The study looked at three species of bass: largemouth, smallmouth and rock, and their effects on 30 other fish species in 1,500 Ontario lakes. All three bass species are warm-water fish expected to move farther into northern Canadian lakes as climate changes progress. Scientists were able to use historical data covering some 10,000 lakes from the Ontario Ministry of Natural Resources and the Royal Ontario Museum as a baseline for comparison. The approach involved comparing the old data, gathered decades ago, to new data collected after non-native bass made their way into the 1,500 lakes.

“One of the real strengths of this study is the sheer number of lakes we could look at,” said Don Jackson, professor of ecology and evolutionary biology at the university. He was assisted in the work by Karen Alofs, a postdoctoral researcher. “If you’re only looking at one lake, you might not see all the effects.”

Jackson says the work draws on techniques that have been used in the past for public health studies that look at mass populations and estimate risks, like the odds of developing some sort of disease, for example. The sort of large-scale comparison he and others employed, he says, helps to show what factors are important in gauging effects the non-native fish have had on other fish species in the lakes.

Researchers looked at the effects the bass had, whether they were positive, negative or non-existent, says Jackson.

ontario lakes non-native bass

Lake Ontario. (Credit: Ad Meskens / CC BY-SA 3.0)

“With the fish species, we looked at the lakes that historically didn’t have bass present in them,” said Jackson. “Then we take those lakes and see them 30 years later, and bass have either established or they have not established. We get two groups of lakes. Then, what we’re doing is looking to see with the fish species that were there originally is how much they’ve changed — loss or gain.”

Jackson gave examples of fathead minnows and dace, two fish species that were common in the lakes under study. The two species are preyed on by trout, and so impacts to their populations are felt up the food chain by native fish.

“When bass were introduced to lakes, fathead minnows and dace were almost driven to extinction,” said Jackson. “They don’t do well.” But instead of only hurting populations of native trout, Jackson says the introduction of non-native bass was sometimes found to have an unexpected effect.

“If we look at the bass and brook trout, you’d think they might compete and have more difficulty finding food,” said Jackson. “We find that it’s actually leading to losses in both populations” in some lakes. In other lakes, scientists discovered still more unexpected relationships. For example, there were lakes with more established bass populations that had higher populations of yellow perch.

Those and other results of the work can be easily applied to regions in North America, says Jackson, as well as elsewhere around the world since bass have been stocked so extensively.

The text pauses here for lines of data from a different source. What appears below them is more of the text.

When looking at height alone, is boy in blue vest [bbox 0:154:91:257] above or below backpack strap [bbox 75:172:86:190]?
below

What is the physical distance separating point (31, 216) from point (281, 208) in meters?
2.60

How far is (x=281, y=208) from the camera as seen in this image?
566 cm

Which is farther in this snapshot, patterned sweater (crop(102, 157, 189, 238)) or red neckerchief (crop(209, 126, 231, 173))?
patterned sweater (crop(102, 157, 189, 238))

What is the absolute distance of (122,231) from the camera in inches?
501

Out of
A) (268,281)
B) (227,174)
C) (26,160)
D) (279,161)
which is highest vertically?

“If you were to pick areas in Minnesota or Wisconsin, a lot of the fish communities are very similar and you’d find many of the same things going on there,” said Jackson. “And other ones where there’s a similar predator-prey relationship too.”

Full results of the study are published in the journal Proceedings of the Royal Society B.

Top image: An Ontario freshwater Lake Chub. (Credit: Don Jackson / University of Toronto)

One Comment

  1. Dan M

    March 1, 2017 at 6:44 pm

    “In Ontario, Canada, fishermen have taken non-native bass and stocked them into what were historically lakes dominated by brook and cutthroat trout.” You might want to edit that to say “…brook and lake trout”. Cutthroat trout are a western North American species — they are not native to Ontario, and unlike their congeneric relatives the rainbow trout, they haven’t been introduced to Ontario either. Lake trout and brook trout are the only “trouts” (technically chars) native to Ontario.

    Less importantly, Lake Ontario, photographed in this piece, is not an example of the invasive bass phenomenon. Like the other Great Lakes, it supports native populations of bass. The trout lakes naturally devoid of bass are found in parts of central and northern Ontario well removed from the Great Lakes.